The mate had consumed far more alcohol than was good for him. While he was busy throwing up down the outside of my spaceship, I was directed to enter the Black Hole via the wrong entrance. There are only two. The other one would have required me to navigate far less uncharted space.
So we flew down the main intergalactic shipping lane. This road doesn’t seem to know the meaning of straight line – I swear this road was mapped out by someone only marginally more sober than the drunk sitting next to me. Incidentally, he’s now fallen asleep.
Fantastic. It was dark, I had no idea where I was going, and I had left my GPS at home since I’d no intention of entering the Black Hole that evening. And, don’t forget, I am geographically challenged.
My husband attempted to give directions, resulting only in directing me off the main shipping lanes far too early. I knew my phone had a GPS, but I’d never used it, on account of relying on my dedicated GPS system.
Temporarily parking my spaceship, I attempted to find directions on my phone. I could not find the GPS but did manage to log on to the internet and get directions. Great. I can follow directions.
Yes, I can. I’m a woman but I can read a map, more or less, especially when it comes with steps numbered one through ten.
What I can’t do is follow directions in deep uncharted space known as the Black Hole in the dark. Doing it to the orchestral tones of someone vomiting down your spaceship hatch is even better.
Half the space lanes don’t have street signs. The other half, when directed to ‘continue along’ the same street, in fact change their name. To stay on the same road often requires you to make a right turn. Or a left turn. Go figure. Obviously this is alien territory.
45 minutes after leaving my parents’ house (remembering that you can see the Black Hole from there) I knew how to get back to my parents’ house but had no idea how to find the mate’s house. He was still asleep in the front passenger seat, having just vomited down the outside of my spaceship – again.
I called my Dad. A girl should always be able to rely on her father in a tight spot.
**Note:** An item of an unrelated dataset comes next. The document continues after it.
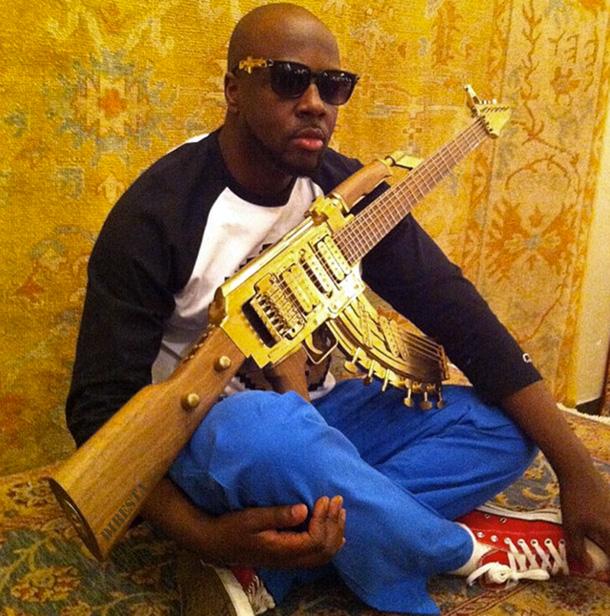 Deadly-AK-47-Assault-Rifle-Altered-Into-An-Golden-Guitar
I couldn’t find the GPS on my phone (which I now know is appropriately labelled ‘Navigator’) but I did know how to use its comms systems.
So, with Dad using a good old-fashioned street directory and telling me to take the second left and then the next right, we managed to deposit the mate at his house and escape the Black Hole before its gravity well pulled us into oblivion.
It was a narrow escape.
Unfortunately I will have to go back. I have a friend who lives there.
But I’ve learned my lesson. When venturing into deep, unexplored space, make sure you always take a good navigator!